WRITTEN REQUEST ▸ Present the following entries again, word for word and in full.

(Raw records)
· · · ·

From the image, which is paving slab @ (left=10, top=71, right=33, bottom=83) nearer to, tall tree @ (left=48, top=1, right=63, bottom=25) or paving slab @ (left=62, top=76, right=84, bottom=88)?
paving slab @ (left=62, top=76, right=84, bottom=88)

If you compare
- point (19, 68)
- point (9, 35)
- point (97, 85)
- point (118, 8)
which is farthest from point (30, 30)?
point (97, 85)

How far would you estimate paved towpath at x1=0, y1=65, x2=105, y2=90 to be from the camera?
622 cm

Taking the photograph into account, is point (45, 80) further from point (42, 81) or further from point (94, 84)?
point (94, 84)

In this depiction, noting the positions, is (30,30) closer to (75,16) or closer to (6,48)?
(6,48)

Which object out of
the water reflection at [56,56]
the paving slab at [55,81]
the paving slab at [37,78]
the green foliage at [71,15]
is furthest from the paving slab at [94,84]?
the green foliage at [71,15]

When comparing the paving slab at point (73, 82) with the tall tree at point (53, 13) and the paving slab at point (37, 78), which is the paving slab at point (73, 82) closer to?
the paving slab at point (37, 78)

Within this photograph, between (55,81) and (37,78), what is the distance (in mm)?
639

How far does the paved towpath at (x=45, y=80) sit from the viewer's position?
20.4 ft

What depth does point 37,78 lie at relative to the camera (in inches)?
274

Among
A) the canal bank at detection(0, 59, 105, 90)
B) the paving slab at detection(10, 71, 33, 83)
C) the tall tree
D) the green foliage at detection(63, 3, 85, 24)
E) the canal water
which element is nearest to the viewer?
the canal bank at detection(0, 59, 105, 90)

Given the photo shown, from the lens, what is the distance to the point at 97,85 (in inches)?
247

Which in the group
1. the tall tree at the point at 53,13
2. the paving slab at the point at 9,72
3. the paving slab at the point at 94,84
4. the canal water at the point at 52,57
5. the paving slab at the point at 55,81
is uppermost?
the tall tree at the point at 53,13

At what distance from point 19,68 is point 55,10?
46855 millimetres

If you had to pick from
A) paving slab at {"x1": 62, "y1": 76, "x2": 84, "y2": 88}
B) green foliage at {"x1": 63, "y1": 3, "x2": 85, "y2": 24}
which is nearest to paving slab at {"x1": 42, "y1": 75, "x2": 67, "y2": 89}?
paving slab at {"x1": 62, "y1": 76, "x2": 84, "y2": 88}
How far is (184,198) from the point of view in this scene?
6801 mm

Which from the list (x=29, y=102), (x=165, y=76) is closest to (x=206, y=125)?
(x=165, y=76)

· · · ·

ANSWER TO THE PROBLEM ▸
From the image, which is paving slab @ (left=10, top=71, right=33, bottom=83) nearer to, tall tree @ (left=48, top=1, right=63, bottom=25) or paving slab @ (left=62, top=76, right=84, bottom=88)?
paving slab @ (left=62, top=76, right=84, bottom=88)

If you compare
- point (19, 68)
- point (9, 35)
- point (97, 85)
- point (118, 8)
which is farthest from point (30, 30)?
point (97, 85)

How far would you estimate paved towpath at x1=0, y1=65, x2=105, y2=90 to be from the camera?
622 cm

Taking the photograph into account, is point (45, 80) further from point (42, 81) or further from point (94, 84)?
point (94, 84)

In this depiction, noting the positions, is (30,30) closer to (75,16) or closer to (6,48)?
(6,48)

Which object out of
the water reflection at [56,56]
the paving slab at [55,81]
the paving slab at [37,78]
the green foliage at [71,15]
is furthest from the paving slab at [94,84]?
the green foliage at [71,15]

When comparing the paving slab at point (73, 82) with the tall tree at point (53, 13) and the paving slab at point (37, 78), which is the paving slab at point (73, 82) closer to?
the paving slab at point (37, 78)

Within this photograph, between (55,81) and (37,78), what is the distance (in mm)?
639

How far does the paved towpath at (x=45, y=80) sit from the viewer's position?
20.4 ft

What depth does point 37,78 lie at relative to the camera (in inches)?
274

Among
A) the canal bank at detection(0, 59, 105, 90)
B) the paving slab at detection(10, 71, 33, 83)
C) the tall tree
D) the green foliage at detection(63, 3, 85, 24)
E) the canal water
which element is nearest to the viewer?
the canal bank at detection(0, 59, 105, 90)

Given the photo shown, from the lens, what is the distance to the point at 97,85 (in inches)?
247

Which in the group
1. the tall tree at the point at 53,13
2. the paving slab at the point at 9,72
3. the paving slab at the point at 94,84
4. the canal water at the point at 52,57
5. the paving slab at the point at 55,81
is uppermost?
the tall tree at the point at 53,13

At what distance from point 19,68 is point 55,10?
46855 millimetres

If you had to pick from
A) paving slab at {"x1": 62, "y1": 76, "x2": 84, "y2": 88}
B) green foliage at {"x1": 63, "y1": 3, "x2": 85, "y2": 24}
which is nearest to paving slab at {"x1": 42, "y1": 75, "x2": 67, "y2": 89}?
paving slab at {"x1": 62, "y1": 76, "x2": 84, "y2": 88}
How far is (184,198) from the point of view in this scene?
6801 mm

Which from the list (x=29, y=102), (x=165, y=76) is closest to (x=206, y=125)?
(x=165, y=76)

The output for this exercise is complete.